There are signs that the post-crisis slide in the homeownership rate could finally be ending, according to the 2017 State of the Nation's Housing report from Harvard University's Joint Center for Housing Studies.
"Although the homeownership rate did edge down again in 2016, the decline was the smallest in years," said Daniel McCue, a senior research associate at the center, in a press release. "We may be finding the bottom."
The homeownership rate in the first quarter of this year was 63.6%, which represents only a slight drop from 63.7% in 2015. Homeowner household growth was at its strongest since 2006 last year, and early indicators in 2017 suggest that trend continues, researchers at the center noted.

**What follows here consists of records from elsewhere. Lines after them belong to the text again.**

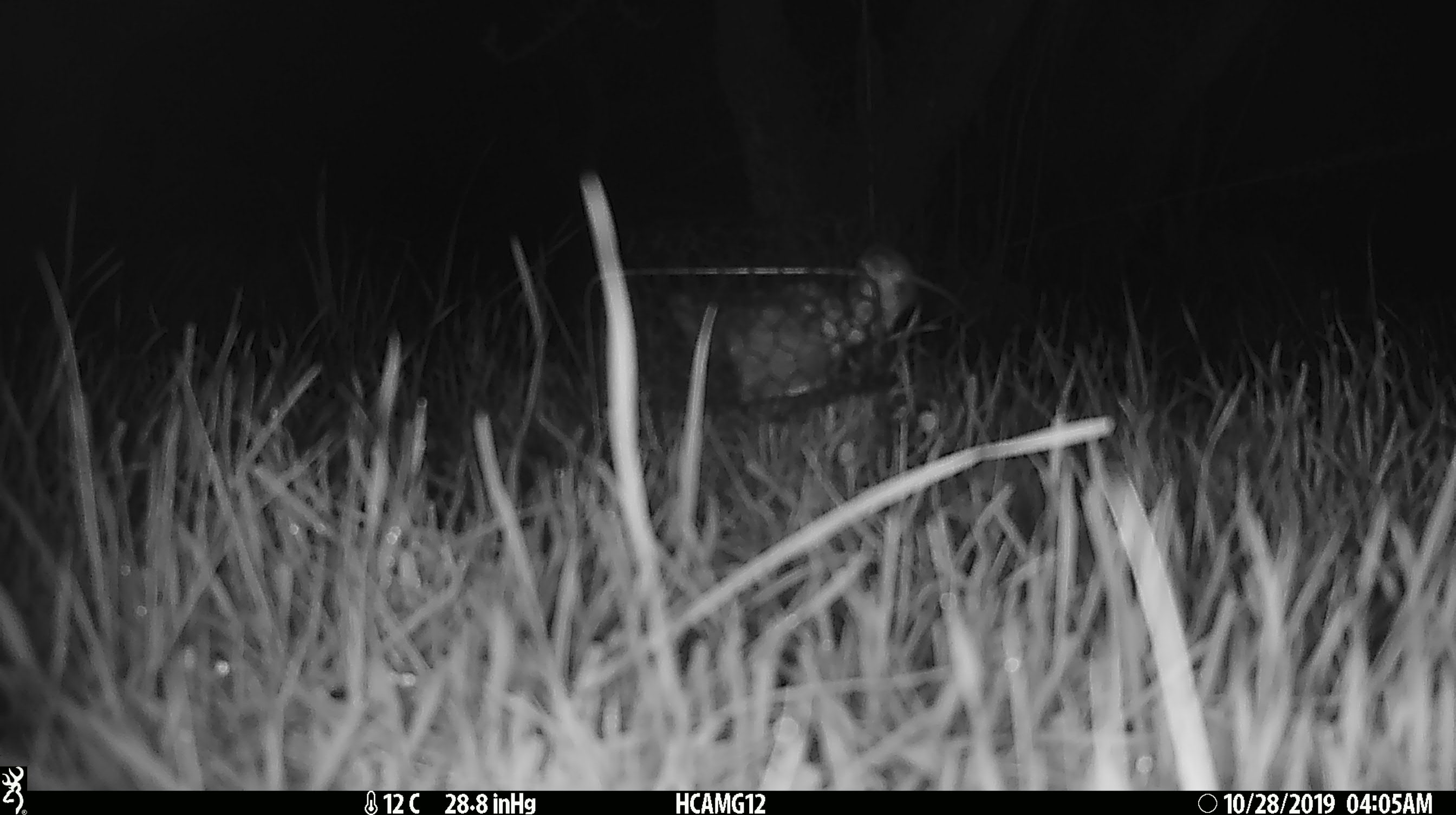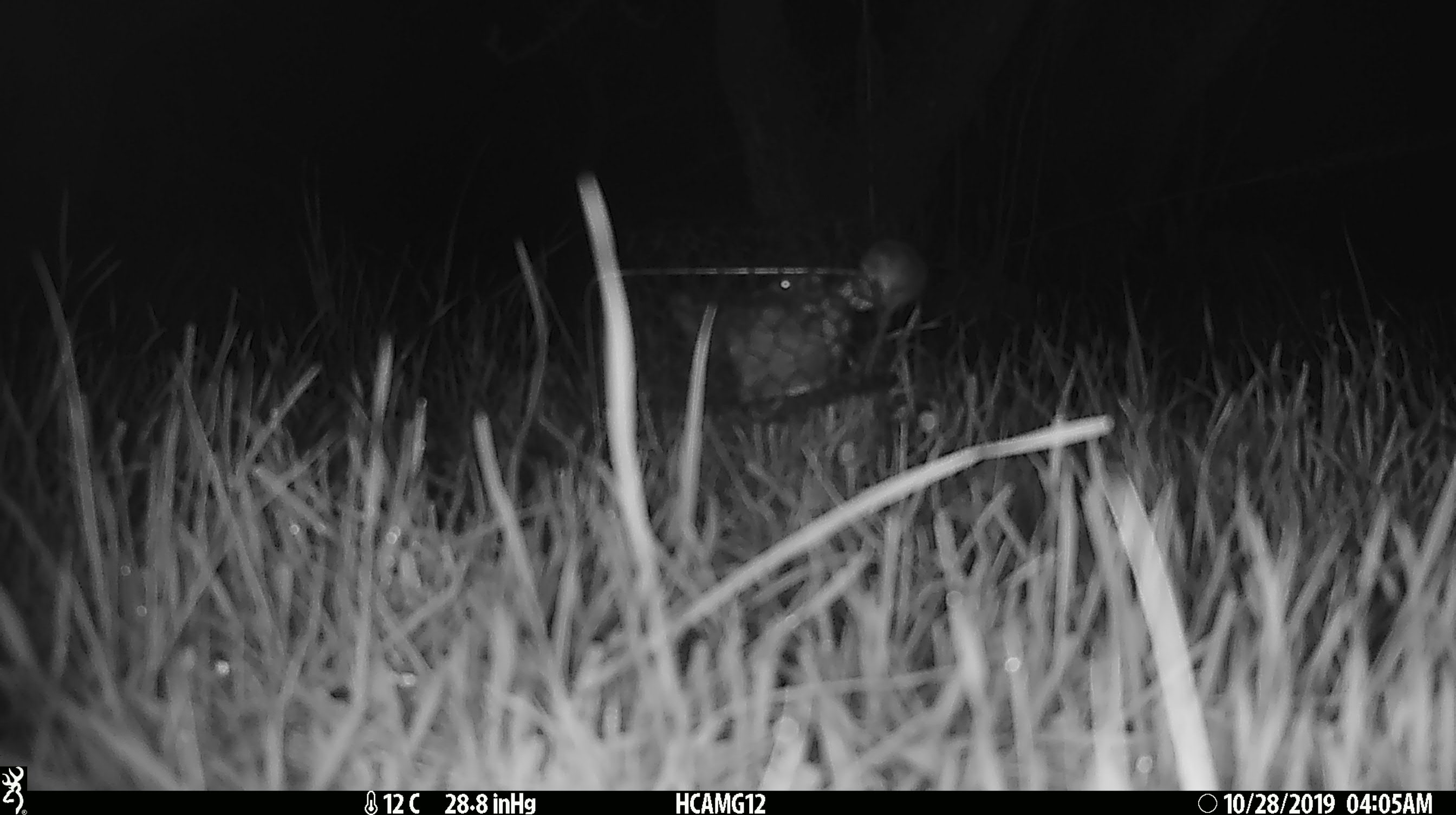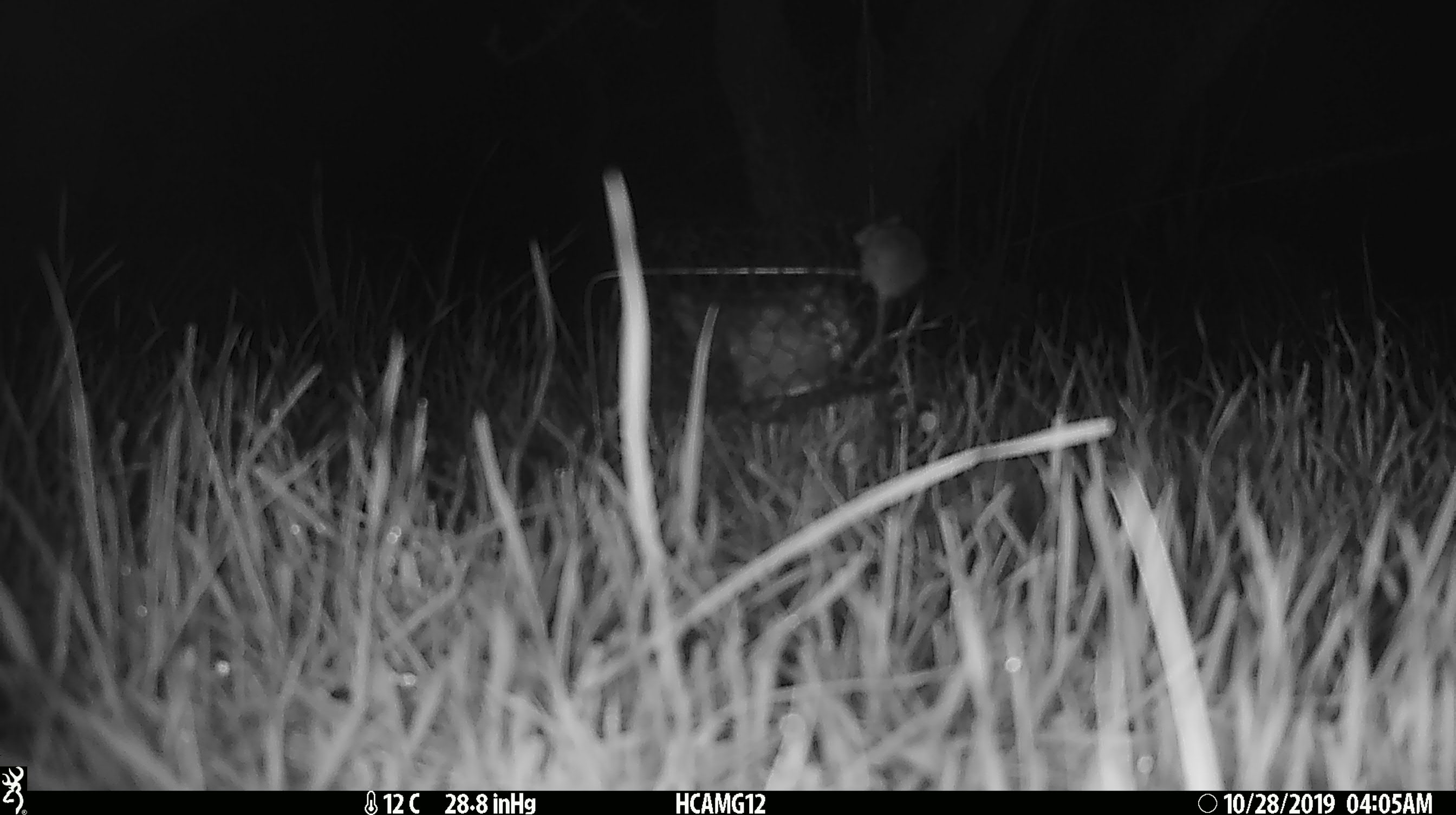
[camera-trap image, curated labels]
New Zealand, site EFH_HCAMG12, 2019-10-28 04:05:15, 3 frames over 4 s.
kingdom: Animalia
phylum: Chordata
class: Mammalia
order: Rodentia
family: Muridae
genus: Mus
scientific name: Mus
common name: mouse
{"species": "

However, hurdles to homeownership such as inventory shortages and declining affordability remain, and these as well as the availability of mortgage financing could be determining factors in whether homeownership stabilizes this year.
"Any excess housing that may have been built during the boom years has been absorbed, and a stronger supply response is going to be needed to keep pace with demand — particularly for moderately priced homes," said Chris Herbert, the center's managing director, in a press release.
Nearly 19 million households spent more than 50% of their income on housing last year but housing cost concerns are generally higher for renters, the Harvard researchers noted. Inventory shortages exist in rental markets as well as in owner-occupied homes, according to the report.